EXTRACTED DATA: Begin

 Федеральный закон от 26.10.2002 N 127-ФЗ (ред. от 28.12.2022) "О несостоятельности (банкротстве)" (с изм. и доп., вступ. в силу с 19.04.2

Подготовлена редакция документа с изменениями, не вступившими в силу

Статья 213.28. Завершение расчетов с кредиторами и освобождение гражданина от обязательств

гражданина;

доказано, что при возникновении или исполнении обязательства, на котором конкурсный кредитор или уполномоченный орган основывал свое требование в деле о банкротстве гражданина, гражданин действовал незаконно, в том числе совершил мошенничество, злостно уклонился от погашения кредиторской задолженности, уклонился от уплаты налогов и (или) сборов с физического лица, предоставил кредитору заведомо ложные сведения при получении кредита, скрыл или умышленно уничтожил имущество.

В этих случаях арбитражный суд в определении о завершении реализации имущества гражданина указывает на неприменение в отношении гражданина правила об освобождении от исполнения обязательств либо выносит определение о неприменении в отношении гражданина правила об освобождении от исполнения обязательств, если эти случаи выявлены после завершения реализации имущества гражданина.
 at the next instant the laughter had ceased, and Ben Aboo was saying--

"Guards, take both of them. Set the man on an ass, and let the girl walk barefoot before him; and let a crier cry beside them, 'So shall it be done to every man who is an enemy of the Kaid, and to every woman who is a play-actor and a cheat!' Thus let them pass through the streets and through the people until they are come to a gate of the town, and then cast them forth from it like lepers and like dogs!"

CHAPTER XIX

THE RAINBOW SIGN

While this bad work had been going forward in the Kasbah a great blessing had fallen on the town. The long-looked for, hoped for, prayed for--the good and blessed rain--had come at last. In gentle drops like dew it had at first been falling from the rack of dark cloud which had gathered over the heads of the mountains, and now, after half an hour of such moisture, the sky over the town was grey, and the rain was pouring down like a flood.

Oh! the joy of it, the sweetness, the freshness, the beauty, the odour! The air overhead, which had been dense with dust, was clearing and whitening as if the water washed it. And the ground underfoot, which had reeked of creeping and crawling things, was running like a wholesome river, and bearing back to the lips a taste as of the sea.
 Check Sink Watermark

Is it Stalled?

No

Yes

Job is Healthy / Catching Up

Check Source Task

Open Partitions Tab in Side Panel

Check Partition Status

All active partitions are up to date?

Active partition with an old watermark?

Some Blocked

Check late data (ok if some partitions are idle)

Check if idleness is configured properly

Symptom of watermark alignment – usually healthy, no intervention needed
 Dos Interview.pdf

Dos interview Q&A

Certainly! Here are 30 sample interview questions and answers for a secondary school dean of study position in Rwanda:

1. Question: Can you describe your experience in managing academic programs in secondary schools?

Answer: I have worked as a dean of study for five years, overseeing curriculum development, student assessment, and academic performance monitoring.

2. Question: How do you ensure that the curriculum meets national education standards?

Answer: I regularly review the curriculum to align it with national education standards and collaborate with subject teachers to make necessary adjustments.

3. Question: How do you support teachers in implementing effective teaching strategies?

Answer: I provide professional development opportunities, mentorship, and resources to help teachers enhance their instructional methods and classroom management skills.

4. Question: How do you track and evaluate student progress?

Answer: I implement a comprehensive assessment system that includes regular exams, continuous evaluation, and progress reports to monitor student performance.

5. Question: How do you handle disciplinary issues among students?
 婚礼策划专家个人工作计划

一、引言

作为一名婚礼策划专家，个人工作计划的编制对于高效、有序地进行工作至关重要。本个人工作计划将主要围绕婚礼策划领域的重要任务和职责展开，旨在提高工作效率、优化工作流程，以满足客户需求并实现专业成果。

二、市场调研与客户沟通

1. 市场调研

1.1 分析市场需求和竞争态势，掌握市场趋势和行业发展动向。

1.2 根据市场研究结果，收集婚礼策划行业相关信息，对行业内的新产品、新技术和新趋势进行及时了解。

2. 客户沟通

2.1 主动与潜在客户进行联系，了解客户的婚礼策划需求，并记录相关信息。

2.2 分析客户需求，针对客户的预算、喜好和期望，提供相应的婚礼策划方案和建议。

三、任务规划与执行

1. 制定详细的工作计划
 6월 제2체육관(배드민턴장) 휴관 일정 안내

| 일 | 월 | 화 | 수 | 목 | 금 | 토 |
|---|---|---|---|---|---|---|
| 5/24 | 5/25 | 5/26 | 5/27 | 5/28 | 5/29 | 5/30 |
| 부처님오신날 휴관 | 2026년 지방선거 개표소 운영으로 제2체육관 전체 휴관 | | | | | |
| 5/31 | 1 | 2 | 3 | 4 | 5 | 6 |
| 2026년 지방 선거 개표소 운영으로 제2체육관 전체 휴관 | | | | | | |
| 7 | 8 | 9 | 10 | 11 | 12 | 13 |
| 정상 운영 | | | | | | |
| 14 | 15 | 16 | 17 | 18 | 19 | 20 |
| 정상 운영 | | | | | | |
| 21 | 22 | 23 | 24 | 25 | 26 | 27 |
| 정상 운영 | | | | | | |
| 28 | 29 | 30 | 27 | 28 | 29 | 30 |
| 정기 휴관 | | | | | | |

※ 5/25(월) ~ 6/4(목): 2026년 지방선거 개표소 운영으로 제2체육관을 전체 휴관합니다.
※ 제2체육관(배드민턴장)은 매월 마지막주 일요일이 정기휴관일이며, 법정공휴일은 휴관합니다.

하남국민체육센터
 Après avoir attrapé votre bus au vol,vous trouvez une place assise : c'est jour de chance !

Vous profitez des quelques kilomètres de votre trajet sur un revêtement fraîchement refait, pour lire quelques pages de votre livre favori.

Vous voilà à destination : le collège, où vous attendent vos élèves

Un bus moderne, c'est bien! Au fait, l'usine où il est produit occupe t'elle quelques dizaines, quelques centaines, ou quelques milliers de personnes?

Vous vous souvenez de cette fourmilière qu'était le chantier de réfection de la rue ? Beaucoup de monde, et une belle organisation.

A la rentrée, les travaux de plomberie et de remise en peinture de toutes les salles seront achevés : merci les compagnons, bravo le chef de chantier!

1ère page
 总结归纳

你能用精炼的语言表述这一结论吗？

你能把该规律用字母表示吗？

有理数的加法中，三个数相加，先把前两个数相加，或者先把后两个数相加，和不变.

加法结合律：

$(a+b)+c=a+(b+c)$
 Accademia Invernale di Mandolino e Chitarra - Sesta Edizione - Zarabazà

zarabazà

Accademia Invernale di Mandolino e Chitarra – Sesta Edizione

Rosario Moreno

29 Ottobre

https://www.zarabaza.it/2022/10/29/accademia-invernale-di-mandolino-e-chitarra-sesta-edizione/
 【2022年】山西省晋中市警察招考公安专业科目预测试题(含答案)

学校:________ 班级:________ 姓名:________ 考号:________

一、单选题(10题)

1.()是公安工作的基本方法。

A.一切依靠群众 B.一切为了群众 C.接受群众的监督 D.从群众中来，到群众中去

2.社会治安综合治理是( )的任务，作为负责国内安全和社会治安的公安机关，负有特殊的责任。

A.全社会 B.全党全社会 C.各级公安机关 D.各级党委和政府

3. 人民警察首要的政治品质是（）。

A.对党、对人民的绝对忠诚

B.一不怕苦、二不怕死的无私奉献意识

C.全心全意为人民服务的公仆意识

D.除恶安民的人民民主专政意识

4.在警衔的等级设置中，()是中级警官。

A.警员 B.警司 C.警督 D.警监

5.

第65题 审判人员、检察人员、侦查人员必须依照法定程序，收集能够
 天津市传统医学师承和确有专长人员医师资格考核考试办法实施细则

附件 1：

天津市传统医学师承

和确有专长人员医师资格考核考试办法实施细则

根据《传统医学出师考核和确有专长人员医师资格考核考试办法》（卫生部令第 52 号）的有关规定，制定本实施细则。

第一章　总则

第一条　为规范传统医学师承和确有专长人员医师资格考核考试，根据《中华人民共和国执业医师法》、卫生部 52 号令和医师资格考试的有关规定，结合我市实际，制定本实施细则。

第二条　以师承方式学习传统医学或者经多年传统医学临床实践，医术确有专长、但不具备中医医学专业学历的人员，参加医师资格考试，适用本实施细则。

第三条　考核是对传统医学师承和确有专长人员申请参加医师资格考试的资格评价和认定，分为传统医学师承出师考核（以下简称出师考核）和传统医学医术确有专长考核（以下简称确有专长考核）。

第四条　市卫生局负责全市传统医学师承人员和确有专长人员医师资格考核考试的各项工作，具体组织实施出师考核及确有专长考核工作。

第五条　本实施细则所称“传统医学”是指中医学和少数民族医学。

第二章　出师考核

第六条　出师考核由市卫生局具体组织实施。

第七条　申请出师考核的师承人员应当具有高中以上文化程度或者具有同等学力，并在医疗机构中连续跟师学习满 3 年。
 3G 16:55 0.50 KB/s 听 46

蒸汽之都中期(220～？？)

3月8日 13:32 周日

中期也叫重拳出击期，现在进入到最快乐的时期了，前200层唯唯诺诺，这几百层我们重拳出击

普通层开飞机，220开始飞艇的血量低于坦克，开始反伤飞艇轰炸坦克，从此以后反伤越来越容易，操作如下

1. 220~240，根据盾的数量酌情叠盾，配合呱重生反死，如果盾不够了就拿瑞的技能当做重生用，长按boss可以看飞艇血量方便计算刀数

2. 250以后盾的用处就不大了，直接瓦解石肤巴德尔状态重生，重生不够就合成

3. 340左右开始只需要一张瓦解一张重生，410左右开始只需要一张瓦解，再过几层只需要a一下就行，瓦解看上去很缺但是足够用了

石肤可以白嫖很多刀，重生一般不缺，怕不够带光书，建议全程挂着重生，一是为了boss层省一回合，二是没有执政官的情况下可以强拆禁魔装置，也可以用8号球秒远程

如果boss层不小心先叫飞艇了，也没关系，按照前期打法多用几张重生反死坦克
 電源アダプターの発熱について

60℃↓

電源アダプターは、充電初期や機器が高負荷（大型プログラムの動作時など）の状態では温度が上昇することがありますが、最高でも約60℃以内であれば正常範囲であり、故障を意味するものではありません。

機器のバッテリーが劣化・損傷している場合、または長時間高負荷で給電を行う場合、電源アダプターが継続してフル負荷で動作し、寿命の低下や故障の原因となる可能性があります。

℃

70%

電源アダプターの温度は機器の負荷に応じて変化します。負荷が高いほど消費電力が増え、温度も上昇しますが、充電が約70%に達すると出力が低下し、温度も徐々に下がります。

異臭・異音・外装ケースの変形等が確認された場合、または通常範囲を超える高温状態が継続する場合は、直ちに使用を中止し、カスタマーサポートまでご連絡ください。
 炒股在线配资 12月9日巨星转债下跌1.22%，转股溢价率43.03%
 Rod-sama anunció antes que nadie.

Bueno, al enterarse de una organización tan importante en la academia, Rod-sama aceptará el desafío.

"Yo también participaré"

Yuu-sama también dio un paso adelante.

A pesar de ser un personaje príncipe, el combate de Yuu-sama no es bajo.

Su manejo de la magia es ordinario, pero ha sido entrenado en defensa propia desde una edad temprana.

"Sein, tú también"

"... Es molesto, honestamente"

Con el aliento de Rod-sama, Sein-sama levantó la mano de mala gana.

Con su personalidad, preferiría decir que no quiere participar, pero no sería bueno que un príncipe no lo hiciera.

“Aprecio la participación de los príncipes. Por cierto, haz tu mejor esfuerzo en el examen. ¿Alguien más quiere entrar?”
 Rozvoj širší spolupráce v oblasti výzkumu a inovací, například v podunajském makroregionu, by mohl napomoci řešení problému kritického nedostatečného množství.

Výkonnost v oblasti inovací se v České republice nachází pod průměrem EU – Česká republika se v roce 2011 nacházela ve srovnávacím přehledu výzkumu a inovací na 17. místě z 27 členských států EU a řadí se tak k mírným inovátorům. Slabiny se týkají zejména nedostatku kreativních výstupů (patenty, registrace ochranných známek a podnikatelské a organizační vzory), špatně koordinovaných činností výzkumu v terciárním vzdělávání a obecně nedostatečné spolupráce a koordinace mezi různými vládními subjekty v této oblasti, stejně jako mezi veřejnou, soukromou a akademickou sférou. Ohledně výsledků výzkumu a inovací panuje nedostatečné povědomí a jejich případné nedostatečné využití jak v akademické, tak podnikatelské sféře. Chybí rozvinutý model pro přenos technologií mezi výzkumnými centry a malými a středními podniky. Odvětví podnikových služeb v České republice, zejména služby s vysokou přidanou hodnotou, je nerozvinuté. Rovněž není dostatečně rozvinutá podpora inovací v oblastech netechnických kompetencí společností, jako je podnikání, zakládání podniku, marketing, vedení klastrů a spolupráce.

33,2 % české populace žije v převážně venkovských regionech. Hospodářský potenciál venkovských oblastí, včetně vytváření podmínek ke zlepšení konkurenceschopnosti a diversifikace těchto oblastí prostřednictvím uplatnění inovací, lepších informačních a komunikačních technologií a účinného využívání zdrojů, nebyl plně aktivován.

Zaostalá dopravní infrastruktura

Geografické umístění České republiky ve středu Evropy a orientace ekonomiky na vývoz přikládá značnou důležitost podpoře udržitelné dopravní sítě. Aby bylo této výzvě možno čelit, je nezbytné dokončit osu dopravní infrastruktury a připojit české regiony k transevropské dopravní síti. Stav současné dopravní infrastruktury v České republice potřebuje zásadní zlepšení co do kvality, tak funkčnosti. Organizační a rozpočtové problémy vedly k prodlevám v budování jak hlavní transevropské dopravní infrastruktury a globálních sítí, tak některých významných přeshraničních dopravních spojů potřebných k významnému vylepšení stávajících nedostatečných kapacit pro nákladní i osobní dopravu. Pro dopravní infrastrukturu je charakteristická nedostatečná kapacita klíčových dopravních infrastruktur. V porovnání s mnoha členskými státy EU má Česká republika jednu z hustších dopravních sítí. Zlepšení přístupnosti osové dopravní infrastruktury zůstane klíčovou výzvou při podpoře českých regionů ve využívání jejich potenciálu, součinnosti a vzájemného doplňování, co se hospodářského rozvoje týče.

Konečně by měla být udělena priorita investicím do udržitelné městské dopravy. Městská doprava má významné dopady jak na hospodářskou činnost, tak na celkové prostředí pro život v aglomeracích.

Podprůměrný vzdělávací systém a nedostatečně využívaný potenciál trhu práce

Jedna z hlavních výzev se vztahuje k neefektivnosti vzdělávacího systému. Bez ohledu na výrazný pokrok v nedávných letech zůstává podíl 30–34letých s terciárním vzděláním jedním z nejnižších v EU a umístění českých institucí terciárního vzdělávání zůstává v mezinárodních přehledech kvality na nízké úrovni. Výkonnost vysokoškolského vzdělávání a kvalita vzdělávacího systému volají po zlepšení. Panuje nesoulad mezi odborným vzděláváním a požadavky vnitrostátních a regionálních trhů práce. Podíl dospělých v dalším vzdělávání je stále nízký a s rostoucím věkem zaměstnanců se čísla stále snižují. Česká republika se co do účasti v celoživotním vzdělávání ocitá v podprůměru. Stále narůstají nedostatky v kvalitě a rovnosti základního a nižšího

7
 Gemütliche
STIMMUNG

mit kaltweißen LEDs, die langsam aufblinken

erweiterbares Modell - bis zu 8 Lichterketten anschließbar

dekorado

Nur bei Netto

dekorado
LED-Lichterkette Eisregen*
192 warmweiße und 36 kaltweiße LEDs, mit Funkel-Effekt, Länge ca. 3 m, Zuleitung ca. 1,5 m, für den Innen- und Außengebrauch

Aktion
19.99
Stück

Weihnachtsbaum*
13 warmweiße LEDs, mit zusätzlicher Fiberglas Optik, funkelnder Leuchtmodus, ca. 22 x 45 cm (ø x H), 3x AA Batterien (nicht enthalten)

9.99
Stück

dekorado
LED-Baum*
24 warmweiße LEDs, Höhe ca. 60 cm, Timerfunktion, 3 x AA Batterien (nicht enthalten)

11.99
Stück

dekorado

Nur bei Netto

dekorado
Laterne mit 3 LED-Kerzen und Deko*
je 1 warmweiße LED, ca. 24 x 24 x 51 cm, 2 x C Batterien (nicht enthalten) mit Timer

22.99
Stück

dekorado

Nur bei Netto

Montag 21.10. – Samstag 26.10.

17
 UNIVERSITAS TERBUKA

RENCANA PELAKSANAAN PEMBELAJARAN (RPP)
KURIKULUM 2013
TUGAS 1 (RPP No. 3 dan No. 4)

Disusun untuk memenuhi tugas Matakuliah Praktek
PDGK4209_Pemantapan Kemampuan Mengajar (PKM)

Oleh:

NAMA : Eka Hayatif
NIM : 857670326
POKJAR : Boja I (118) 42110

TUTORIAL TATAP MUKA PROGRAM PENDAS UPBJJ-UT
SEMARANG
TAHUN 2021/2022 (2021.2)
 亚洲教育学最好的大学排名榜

EXTRACTED DATA: End

ACTION ITEM ->
Please give back, exactly as it stands above, the stretch from the line with "2.1 主动与潜在客户进行联系，了解客户的婚礼策划需求，并记录相关信息。" through the line with "5/29 | 5/30 |", and no line outside it.

RESPONSE TO THIS EXERCISE ->
2.1 主动与潜在客户进行联系，了解客户的婚礼策划需求，并记录相关信息。

2.2 分析客户需求，针对客户的预算、喜好和期望，提供相应的婚礼策划方案和建议。

三、任务规划与执行

1. 制定详细的工作计划
 6월 제2체육관(배드민턴장) 휴관 일정 안내

| 일 | 월 | 화 | 수 | 목 | 금 | 토 |
|---|---|---|---|---|---|---|
| 5/24 | 5/25 | 5/26 | 5/27 | 5/28 | 5/29 | 5/30 |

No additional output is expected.